● DATA ENTRIES
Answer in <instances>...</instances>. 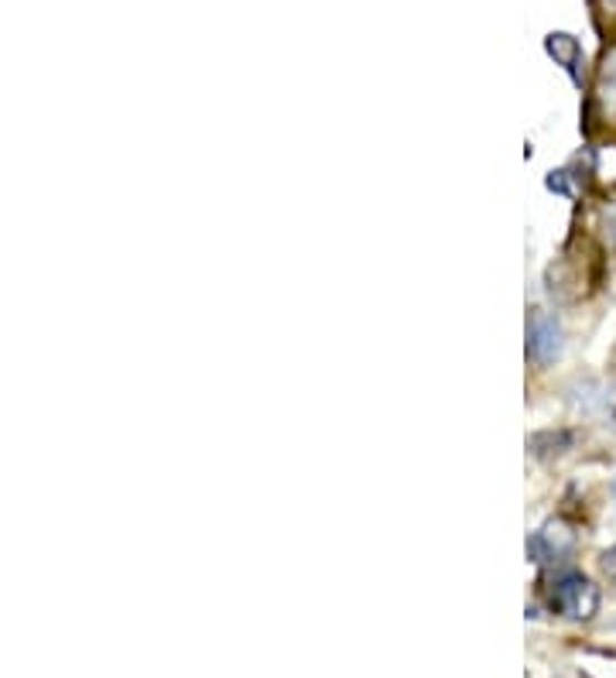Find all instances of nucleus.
Returning a JSON list of instances; mask_svg holds the SVG:
<instances>
[{
  "mask_svg": "<svg viewBox=\"0 0 616 678\" xmlns=\"http://www.w3.org/2000/svg\"><path fill=\"white\" fill-rule=\"evenodd\" d=\"M599 569H603V576L616 586V545L599 555Z\"/></svg>",
  "mask_w": 616,
  "mask_h": 678,
  "instance_id": "obj_6",
  "label": "nucleus"
},
{
  "mask_svg": "<svg viewBox=\"0 0 616 678\" xmlns=\"http://www.w3.org/2000/svg\"><path fill=\"white\" fill-rule=\"evenodd\" d=\"M572 443H575V432H568V428H548V432H534L531 438H527V446H531V453L534 456H558V453H565V449H572Z\"/></svg>",
  "mask_w": 616,
  "mask_h": 678,
  "instance_id": "obj_5",
  "label": "nucleus"
},
{
  "mask_svg": "<svg viewBox=\"0 0 616 678\" xmlns=\"http://www.w3.org/2000/svg\"><path fill=\"white\" fill-rule=\"evenodd\" d=\"M527 356L538 367H548L562 356V326L558 318L534 308L531 312V330H527Z\"/></svg>",
  "mask_w": 616,
  "mask_h": 678,
  "instance_id": "obj_2",
  "label": "nucleus"
},
{
  "mask_svg": "<svg viewBox=\"0 0 616 678\" xmlns=\"http://www.w3.org/2000/svg\"><path fill=\"white\" fill-rule=\"evenodd\" d=\"M572 545H575L572 532H565L562 525H548V528L534 532L527 538V555H531V563L545 566V563H558V558H565L572 551Z\"/></svg>",
  "mask_w": 616,
  "mask_h": 678,
  "instance_id": "obj_4",
  "label": "nucleus"
},
{
  "mask_svg": "<svg viewBox=\"0 0 616 678\" xmlns=\"http://www.w3.org/2000/svg\"><path fill=\"white\" fill-rule=\"evenodd\" d=\"M545 52L555 65H562L568 72V79L575 87H583L586 79V52L579 45V38L568 34V31H552L545 34Z\"/></svg>",
  "mask_w": 616,
  "mask_h": 678,
  "instance_id": "obj_3",
  "label": "nucleus"
},
{
  "mask_svg": "<svg viewBox=\"0 0 616 678\" xmlns=\"http://www.w3.org/2000/svg\"><path fill=\"white\" fill-rule=\"evenodd\" d=\"M548 607L552 614L575 620V624L593 620L599 614V589L583 573H562L548 589Z\"/></svg>",
  "mask_w": 616,
  "mask_h": 678,
  "instance_id": "obj_1",
  "label": "nucleus"
},
{
  "mask_svg": "<svg viewBox=\"0 0 616 678\" xmlns=\"http://www.w3.org/2000/svg\"><path fill=\"white\" fill-rule=\"evenodd\" d=\"M613 497H616V480H613Z\"/></svg>",
  "mask_w": 616,
  "mask_h": 678,
  "instance_id": "obj_8",
  "label": "nucleus"
},
{
  "mask_svg": "<svg viewBox=\"0 0 616 678\" xmlns=\"http://www.w3.org/2000/svg\"><path fill=\"white\" fill-rule=\"evenodd\" d=\"M599 8H603L606 14H616V0H599Z\"/></svg>",
  "mask_w": 616,
  "mask_h": 678,
  "instance_id": "obj_7",
  "label": "nucleus"
}]
</instances>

● PROMPT
How many of the lines above contain the string "white"? Reply with the number only.

● WRITTEN SOLUTION
8